*** Opening of Given text ***

Dissatisfaction with indigenous foodtuffs is a growing problem for those among us who believe that it is important to increase our local food security

The question of food security seems to be very alive in the community at the moment. This is an area where I think it is fair to say that there has been a pretty high level of satisfaction with our efforts over the years.

Our Earthshare scheme was the UK’s first organic, community-supported agriculture (CSA) farm, providing weekly local, fresh veggies to the equivalent of 200 families every week of the year. (CSA is a now widespread model in which the subscribers divide the harvest between them, thus sharing the risk with the farmer.)

Moreover, the 2006 ecological footprint study of our community found that our food footprint is about one third of the national average due to the relatively high level of local, organic, seasonal and vegetarian food in our diet.

However, it has become clear in recent months that all is not as rosy in the garden as appears at first sight and that there remains much to be done.

An internal study found that while 32 per cent of the vegetables served in the community kitchens are organic and 27 per cent are locally-sourced, only 18 per cent are both. Most of us were surprised and a little shocked by how low these figures were.

They can be explained partly because of the large number of mouths that need to be fed – remember that we host in the region of 3,000 guests per year in addition to the resident community; partly because of the higher cost of local, organic food in a global market so heavily weighted towards large-scale, industrial production systems; and partly because of an appetite for foodstuffs that the local climate and soils cannot provide.

*** Close of Given text ***

In the text on local food security, what share of the vegetables served in the community kitchens is both organic and locally sourced?

*** Opening of Supplied information ***

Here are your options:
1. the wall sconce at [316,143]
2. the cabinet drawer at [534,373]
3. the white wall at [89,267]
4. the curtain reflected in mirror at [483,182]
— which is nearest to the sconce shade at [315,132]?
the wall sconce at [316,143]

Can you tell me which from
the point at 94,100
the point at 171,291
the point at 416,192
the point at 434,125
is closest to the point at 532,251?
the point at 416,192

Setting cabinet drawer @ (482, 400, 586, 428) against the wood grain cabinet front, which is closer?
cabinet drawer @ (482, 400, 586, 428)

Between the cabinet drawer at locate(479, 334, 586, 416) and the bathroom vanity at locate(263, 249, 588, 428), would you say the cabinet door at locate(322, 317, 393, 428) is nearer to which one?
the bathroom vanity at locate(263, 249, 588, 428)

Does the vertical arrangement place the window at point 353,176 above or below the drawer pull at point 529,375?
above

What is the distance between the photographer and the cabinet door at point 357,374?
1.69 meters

*** Close of Supplied information ***

■ **Result of the exercise**
Only 18 per cent.